- _What to work on_: Copy each of the lines below word for word, keeping every character unchanged.

- _Given records_:

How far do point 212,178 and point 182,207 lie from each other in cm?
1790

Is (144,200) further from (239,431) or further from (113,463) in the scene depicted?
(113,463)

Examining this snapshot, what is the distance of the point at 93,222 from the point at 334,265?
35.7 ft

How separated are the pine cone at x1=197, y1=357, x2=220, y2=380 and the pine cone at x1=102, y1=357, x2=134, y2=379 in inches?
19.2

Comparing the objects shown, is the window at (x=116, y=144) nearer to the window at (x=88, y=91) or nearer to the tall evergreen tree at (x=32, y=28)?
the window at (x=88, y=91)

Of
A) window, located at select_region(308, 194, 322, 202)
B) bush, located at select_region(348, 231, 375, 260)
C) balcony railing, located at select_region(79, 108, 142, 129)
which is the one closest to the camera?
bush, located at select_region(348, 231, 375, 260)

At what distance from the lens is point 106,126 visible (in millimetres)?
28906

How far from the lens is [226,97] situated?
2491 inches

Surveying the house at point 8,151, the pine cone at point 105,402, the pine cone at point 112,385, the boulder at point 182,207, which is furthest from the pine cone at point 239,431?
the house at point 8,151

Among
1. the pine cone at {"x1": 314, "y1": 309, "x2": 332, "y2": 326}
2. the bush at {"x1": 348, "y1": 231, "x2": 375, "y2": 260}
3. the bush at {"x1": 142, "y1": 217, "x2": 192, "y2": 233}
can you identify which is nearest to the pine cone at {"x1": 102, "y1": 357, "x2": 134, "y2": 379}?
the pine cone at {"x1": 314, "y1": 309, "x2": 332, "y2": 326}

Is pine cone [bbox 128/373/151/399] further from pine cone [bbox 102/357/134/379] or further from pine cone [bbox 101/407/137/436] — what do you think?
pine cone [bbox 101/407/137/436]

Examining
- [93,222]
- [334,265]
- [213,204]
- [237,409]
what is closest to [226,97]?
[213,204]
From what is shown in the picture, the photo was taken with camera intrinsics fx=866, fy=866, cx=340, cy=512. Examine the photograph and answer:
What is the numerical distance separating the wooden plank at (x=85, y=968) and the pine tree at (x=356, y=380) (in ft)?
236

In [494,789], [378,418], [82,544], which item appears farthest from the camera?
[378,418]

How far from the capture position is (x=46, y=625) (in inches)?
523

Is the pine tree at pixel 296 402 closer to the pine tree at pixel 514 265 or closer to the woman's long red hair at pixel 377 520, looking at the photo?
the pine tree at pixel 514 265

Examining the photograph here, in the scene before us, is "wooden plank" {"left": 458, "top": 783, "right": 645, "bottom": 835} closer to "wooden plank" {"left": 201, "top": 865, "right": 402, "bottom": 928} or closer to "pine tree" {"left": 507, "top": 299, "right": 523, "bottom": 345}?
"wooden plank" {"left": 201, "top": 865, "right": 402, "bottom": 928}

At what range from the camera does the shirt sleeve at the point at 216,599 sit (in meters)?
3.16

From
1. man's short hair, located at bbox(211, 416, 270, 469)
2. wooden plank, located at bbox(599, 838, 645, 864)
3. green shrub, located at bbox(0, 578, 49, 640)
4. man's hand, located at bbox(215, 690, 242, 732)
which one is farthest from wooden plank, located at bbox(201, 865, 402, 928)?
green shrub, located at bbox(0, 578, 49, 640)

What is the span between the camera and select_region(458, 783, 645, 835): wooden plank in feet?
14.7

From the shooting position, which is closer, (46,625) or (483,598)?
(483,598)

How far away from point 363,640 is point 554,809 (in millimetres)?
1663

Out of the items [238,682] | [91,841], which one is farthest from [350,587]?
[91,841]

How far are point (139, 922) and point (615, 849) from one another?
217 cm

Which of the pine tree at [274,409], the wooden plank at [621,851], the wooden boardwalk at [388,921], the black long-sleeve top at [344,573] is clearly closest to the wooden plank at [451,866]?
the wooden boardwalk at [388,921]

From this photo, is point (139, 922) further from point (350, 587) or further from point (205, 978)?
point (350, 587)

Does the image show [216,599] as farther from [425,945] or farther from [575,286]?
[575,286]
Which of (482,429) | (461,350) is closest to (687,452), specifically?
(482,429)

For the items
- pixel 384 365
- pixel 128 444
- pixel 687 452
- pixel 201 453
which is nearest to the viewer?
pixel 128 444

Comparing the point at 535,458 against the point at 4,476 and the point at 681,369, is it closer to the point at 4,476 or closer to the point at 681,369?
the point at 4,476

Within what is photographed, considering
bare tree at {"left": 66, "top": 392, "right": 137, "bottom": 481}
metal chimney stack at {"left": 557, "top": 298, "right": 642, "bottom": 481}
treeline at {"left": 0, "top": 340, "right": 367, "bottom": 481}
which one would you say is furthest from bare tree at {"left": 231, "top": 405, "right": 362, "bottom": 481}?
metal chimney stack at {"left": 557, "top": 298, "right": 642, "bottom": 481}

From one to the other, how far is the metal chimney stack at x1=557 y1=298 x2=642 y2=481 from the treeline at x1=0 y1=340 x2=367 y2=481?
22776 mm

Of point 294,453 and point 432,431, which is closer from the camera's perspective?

- _Exercise output_:
How far do point 212,178 and point 182,207 lie from each other in cm?
1790

Is (144,200) further from (239,431) or further from (113,463) in the scene depicted?
(113,463)

Examining this snapshot, what is the distance of the point at 93,222 from the point at 334,265?
35.7 ft

How separated are the pine cone at x1=197, y1=357, x2=220, y2=380 and the pine cone at x1=102, y1=357, x2=134, y2=379 in inches?
19.2

Comparing the objects shown, is the window at (x=116, y=144) nearer to the window at (x=88, y=91) or nearer to the tall evergreen tree at (x=32, y=28)?
the window at (x=88, y=91)

Of
A) window, located at select_region(308, 194, 322, 202)
B) bush, located at select_region(348, 231, 375, 260)
C) balcony railing, located at select_region(79, 108, 142, 129)
which is the one closest to the camera?
bush, located at select_region(348, 231, 375, 260)

At what distance from the lens is point 106,126 visible (in millimetres)?
28906

How far from the lens is [226,97] situated?
2491 inches

Surveying the house at point 8,151, the pine cone at point 105,402, the pine cone at point 112,385, the boulder at point 182,207, which is furthest from the pine cone at point 239,431?
the house at point 8,151

Among
1. the pine cone at {"x1": 314, "y1": 309, "x2": 332, "y2": 326}
2. the bush at {"x1": 348, "y1": 231, "x2": 375, "y2": 260}
3. the bush at {"x1": 142, "y1": 217, "x2": 192, "y2": 233}
can you identify which is nearest to the pine cone at {"x1": 102, "y1": 357, "x2": 134, "y2": 379}?
the pine cone at {"x1": 314, "y1": 309, "x2": 332, "y2": 326}

Is pine cone [bbox 128/373/151/399] further from pine cone [bbox 102/357/134/379] or further from pine cone [bbox 101/407/137/436] — what do you think?
pine cone [bbox 101/407/137/436]

Examining
- [93,222]
- [334,265]
- [213,204]
- [237,409]
what is closest to [226,97]?
[213,204]
From what is shown in the picture, the photo was taken with camera intrinsics fx=866, fy=866, cx=340, cy=512. Examine the photograph and answer:
What is the numerical distance separating the wooden plank at (x=85, y=968) and the pine tree at (x=356, y=380) (in ft)?
236

In [494,789], [378,418], [82,544], which item appears farthest from the camera?
[378,418]

How far from the capture position is (x=46, y=625) (in inches)?
523

Is the pine tree at pixel 296 402 closer to the pine tree at pixel 514 265 or closer to the woman's long red hair at pixel 377 520, looking at the photo?
the pine tree at pixel 514 265

Examining the photograph here, in the scene before us, is "wooden plank" {"left": 458, "top": 783, "right": 645, "bottom": 835} closer to "wooden plank" {"left": 201, "top": 865, "right": 402, "bottom": 928} or closer to "pine tree" {"left": 507, "top": 299, "right": 523, "bottom": 345}?
"wooden plank" {"left": 201, "top": 865, "right": 402, "bottom": 928}

At what range from the camera does the shirt sleeve at the point at 216,599 sit (in meters)?
3.16

From
1. man's short hair, located at bbox(211, 416, 270, 469)
2. wooden plank, located at bbox(599, 838, 645, 864)
3. green shrub, located at bbox(0, 578, 49, 640)
4. man's hand, located at bbox(215, 690, 242, 732)
which one is farthest from wooden plank, located at bbox(201, 865, 402, 928)?
green shrub, located at bbox(0, 578, 49, 640)

What is the span between the camera and select_region(458, 783, 645, 835): wooden plank in feet?
14.7

From the shooting position, which is closer, (46,625) or (483,598)?
(483,598)

How far away from point 363,640 is point 554,809 (in millimetres)?
1663

Out of the items [238,682] | [91,841], which one is farthest from [350,587]?
[91,841]

How far are point (139, 922) and point (615, 849) from one another?
217 cm

Which of the pine tree at [274,409], the wooden plank at [621,851], the wooden boardwalk at [388,921], the black long-sleeve top at [344,573] is clearly closest to the wooden plank at [451,866]?
the wooden boardwalk at [388,921]

From this photo, is point (139, 922) further from point (350, 587) or further from point (205, 978)?
point (350, 587)

Does the image show [216,599] as farther from [425,945] or farther from [575,286]?
[575,286]
Which of (482,429) | (461,350) is closest to (687,452), specifically?
(482,429)

For the items
- pixel 384 365
- pixel 128 444
- pixel 687 452
- pixel 201 453
which is nearest to the viewer?
pixel 128 444

Comparing the point at 535,458 against the point at 4,476 and the point at 681,369, is it closer to the point at 4,476 or closer to the point at 681,369?
the point at 4,476

Within what is photographed, considering
bare tree at {"left": 66, "top": 392, "right": 137, "bottom": 481}
metal chimney stack at {"left": 557, "top": 298, "right": 642, "bottom": 481}
treeline at {"left": 0, "top": 340, "right": 367, "bottom": 481}
which one would you say is furthest from bare tree at {"left": 231, "top": 405, "right": 362, "bottom": 481}?
metal chimney stack at {"left": 557, "top": 298, "right": 642, "bottom": 481}

From one to the other, how far is the metal chimney stack at x1=557 y1=298 x2=642 y2=481 from the treeline at x1=0 y1=340 x2=367 y2=481?
22776 mm

Of point 294,453 and point 432,431, which is closer from the camera's perspective?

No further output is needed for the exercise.